Of note, if there is a pregnant patient with mild acne, it may be worth considering because it's certainly safe during pregnancy. However, I would only recommend pursuing this if some of the topical options that we've talked about earlier in the show haven't been working.

Next up, there is a totally separate technology called photodynamic therapy, which can be used to treat acne. This can be used to treat more moderate and even some severe cases of acne. Again, it's poorly covered by insurances, so it can get expensive. Typically, treatments are done every two weeks. What happens is a photo-sensitizing cream or solution is applied to the skin, and the skin is allowed to incubate. Basically, the patient just waits about an hour and a half or so. After that time period, a certain wavelength of light is administered at a certain energy, which is all dose-controlled. The patient undergoes this session to activate this photo-sensitizing chemical that was previously applied to the skin. This creates reactive oxygen species within the skin, destroying propionibacterium acne's bacteria. There are many studies looking at different light sources and different photo-sensitizing chemical derivatives to see which is the best, and it's still an area of active study. Some studies even look at using sunlight to activate the chemical.

Unfortunately, many patients experience a burning or stinging sensation, sometimes resulting in the discontinuation of therapy during the treatment. I still consider this technology for the treatment of acne to be experimental. Pregnant women should not undertake photodynamic therapy.

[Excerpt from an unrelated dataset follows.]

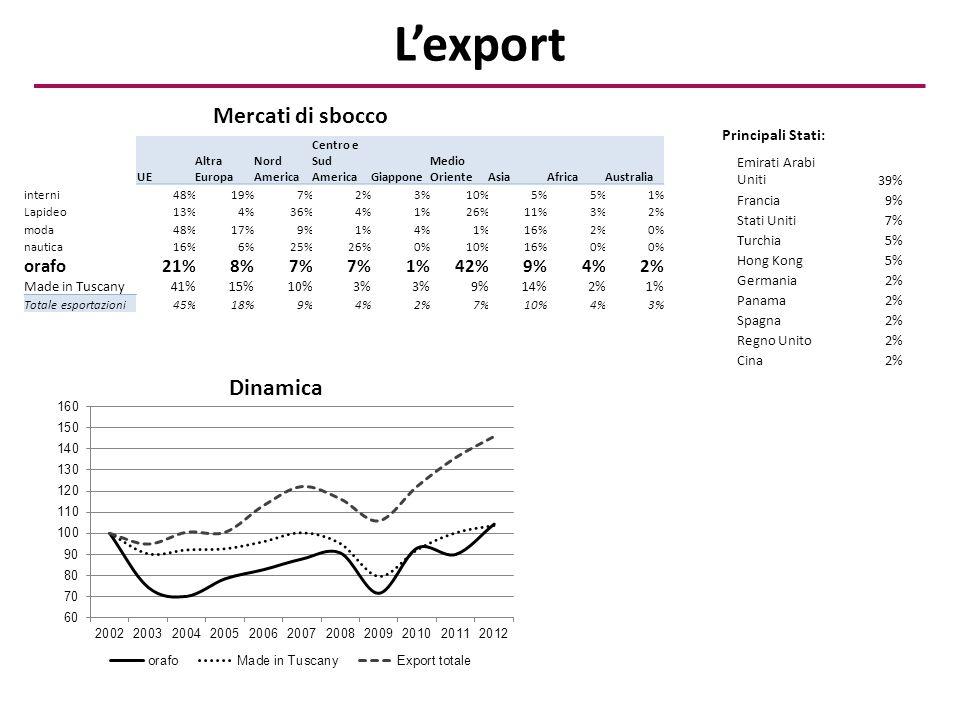 L'export Emirati Arabi Uniti39% Francia9% Stati Uniti7% Turchia5% Hong Kong5% Germania2% Panama2% Spagna2% Regno Unito2% Cina2% UE Altra Europa Nord America Centro e Sud AmericaGiappone Medio OrienteAsiaAfricaAustralia interni48%19%7%2%3%10%5% 1% Lapideo13%4%36%4%1%26%11%3%2% moda48%17%9%1%4%1%16%2%0% nautica16%6%25%26%0%10%16%0% orafo21%8%7% 1%42%9%4%2% Made in Tuscany41%15%10%3% 9%14%2%1% Totale esportazioni45%18%9%4%2%7%10%4%3% Principali Stati: Mercati di sbocco Dinamica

In summary, there are two commercially-available options: Isolaz and photodynamic therapy. Photodynamic therapy has had more success in treating more serious types of acne - moderate and sometimes even severe, on the face and off the face - but the holy grail yet remains to be discovered. If there is a very safe way to selectively target oil glands within the skin, within the pores, that's the holy grail of laser and light therapy for the treatment of acne.